> PAGE TEXT
Middlesbrough
- Chairman: Steve Gibson
- Manager: Jonathan Woodgate (until 23 June 2020) Neil Warnock (from 23 June 2020)
- Stadium: Riverside Stadium
- EFL Championship: 17th
- FA Cup: Third round
- EFL Cup: First round
- Top goalscorer: League: Ashley Fletcher (11) All: Ashley Fletcher (13)
| Home colours | Away colours | Third colours |
- ← 2018–192020–21 →

= 2019–20 Middlesbrough F.C. season =

The 2019–20 season was Middlesbrough's third consecutive season in the Championship in their 144th year in existence, the club also competed in the FA Cup and the EFL Cup. The season covered the period from 1 July 2019 to 20 July 2020.

George Friend continues as the official club captain in his first full season in the role, having previously replaced a departing Grant Leadbitter in the second half of the 2018–19 season, who left to return to Sunderland in January 2019.

This season also marked Jonathan Woodgate's first spell in charge of a professional club, who replaced an outgoing Tony Pulis, who left at the end of his contract. Woodgate was sacked as manager on 23 June 2020, with Middlesbrough only outside the Championship relegation zone on goal difference after 38 games. He was replaced with experienced manager Neil Warnock on the same day.

[Spatial localization data]
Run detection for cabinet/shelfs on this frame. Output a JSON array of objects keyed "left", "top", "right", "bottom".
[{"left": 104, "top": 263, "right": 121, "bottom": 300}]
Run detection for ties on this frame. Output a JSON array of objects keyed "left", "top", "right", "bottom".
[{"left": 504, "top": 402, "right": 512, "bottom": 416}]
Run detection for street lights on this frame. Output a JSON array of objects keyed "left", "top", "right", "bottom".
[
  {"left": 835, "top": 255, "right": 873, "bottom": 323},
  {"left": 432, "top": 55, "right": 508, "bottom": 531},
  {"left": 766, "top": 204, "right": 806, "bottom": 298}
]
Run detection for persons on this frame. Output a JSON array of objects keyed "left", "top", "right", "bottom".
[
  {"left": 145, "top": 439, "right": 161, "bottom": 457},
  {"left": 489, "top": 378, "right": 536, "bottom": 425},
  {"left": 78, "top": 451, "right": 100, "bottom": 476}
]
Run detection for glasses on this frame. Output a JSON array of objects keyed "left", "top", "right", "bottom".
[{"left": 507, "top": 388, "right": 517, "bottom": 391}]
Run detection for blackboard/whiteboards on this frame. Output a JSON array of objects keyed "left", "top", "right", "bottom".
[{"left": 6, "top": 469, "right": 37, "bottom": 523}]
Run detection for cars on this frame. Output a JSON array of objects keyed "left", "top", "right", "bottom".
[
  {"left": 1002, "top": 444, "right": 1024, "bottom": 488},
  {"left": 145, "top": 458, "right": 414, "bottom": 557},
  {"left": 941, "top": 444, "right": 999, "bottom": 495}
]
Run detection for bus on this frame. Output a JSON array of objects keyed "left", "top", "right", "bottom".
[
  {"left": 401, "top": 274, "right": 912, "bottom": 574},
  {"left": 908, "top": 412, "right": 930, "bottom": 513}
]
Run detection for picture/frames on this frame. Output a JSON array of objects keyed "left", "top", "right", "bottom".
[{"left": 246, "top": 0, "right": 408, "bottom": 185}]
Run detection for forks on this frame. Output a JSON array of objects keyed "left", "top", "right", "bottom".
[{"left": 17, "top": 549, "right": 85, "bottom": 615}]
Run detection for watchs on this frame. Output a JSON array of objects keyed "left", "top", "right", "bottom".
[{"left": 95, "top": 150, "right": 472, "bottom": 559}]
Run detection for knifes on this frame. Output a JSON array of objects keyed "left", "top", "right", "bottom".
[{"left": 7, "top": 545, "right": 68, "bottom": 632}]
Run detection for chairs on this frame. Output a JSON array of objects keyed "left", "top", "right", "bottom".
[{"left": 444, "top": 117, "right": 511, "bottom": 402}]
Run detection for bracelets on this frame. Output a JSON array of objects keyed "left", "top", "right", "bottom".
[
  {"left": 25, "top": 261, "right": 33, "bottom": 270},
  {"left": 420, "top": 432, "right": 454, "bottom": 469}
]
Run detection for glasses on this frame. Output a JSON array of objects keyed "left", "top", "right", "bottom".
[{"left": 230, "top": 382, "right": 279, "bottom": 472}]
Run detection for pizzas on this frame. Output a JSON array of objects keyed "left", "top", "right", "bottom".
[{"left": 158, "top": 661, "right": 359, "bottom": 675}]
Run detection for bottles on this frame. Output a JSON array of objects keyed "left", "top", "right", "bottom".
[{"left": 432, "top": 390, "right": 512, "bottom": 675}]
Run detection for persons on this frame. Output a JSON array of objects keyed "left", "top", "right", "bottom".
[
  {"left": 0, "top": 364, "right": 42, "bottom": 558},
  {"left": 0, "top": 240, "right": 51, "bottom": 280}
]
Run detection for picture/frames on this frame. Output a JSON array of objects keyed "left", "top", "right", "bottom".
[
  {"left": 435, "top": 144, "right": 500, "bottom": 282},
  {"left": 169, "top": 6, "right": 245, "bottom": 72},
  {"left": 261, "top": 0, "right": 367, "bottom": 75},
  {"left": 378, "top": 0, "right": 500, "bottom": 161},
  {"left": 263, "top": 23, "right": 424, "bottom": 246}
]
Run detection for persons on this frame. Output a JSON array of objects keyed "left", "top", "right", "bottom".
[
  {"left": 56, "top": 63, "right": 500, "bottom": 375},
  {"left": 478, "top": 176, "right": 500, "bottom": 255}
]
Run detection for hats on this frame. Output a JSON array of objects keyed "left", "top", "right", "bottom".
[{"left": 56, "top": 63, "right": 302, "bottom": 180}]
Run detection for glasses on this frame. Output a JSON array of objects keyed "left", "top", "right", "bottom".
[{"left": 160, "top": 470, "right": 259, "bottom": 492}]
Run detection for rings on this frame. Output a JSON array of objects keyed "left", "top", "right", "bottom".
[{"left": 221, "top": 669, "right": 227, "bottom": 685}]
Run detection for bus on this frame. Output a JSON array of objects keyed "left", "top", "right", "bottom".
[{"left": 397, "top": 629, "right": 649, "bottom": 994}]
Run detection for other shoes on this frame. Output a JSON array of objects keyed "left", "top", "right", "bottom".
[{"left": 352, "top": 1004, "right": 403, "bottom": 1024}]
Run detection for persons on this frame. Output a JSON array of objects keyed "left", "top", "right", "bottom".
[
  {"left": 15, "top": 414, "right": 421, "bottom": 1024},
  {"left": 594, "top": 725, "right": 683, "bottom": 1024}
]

> LIST OF TASKS
1. Translate this sentence from the season summary into Spanish: "The season covered the period from 1 July 2019 to 20 July 2020."
2. According to the season summary, who replaced Jonathan Woodgate as Middlesbrough manager?
3. Rewrite the season summary from "George Friend continues" up to and including "the same day.", updating it so that "experienced manager" becomes "veteran manager".

> YOUR WRITTEN ANSWERS
1. La temporada abarcó el período del 1 de julio de 2019 al 20 de julio de 2020.

2. Neil Warnock replaced him on 23 June 2020.

3.
George Friend continues as the official club captain in his first full season in the role, having previously replaced a departing Grant Leadbitter in the second half of the 2018–19 season, who left to return to Sunderland in January 2019.

This season also marked Jonathan Woodgate's first spell in charge of a professional club, who replaced an outgoing Tony Pulis, who left at the end of his contract. Woodgate was sacked as manager on 23 June 2020, with Middlesbrough only outside the Championship relegation zone on goal difference after 38 games. He was replaced with veteran manager Neil Warnock on the same day.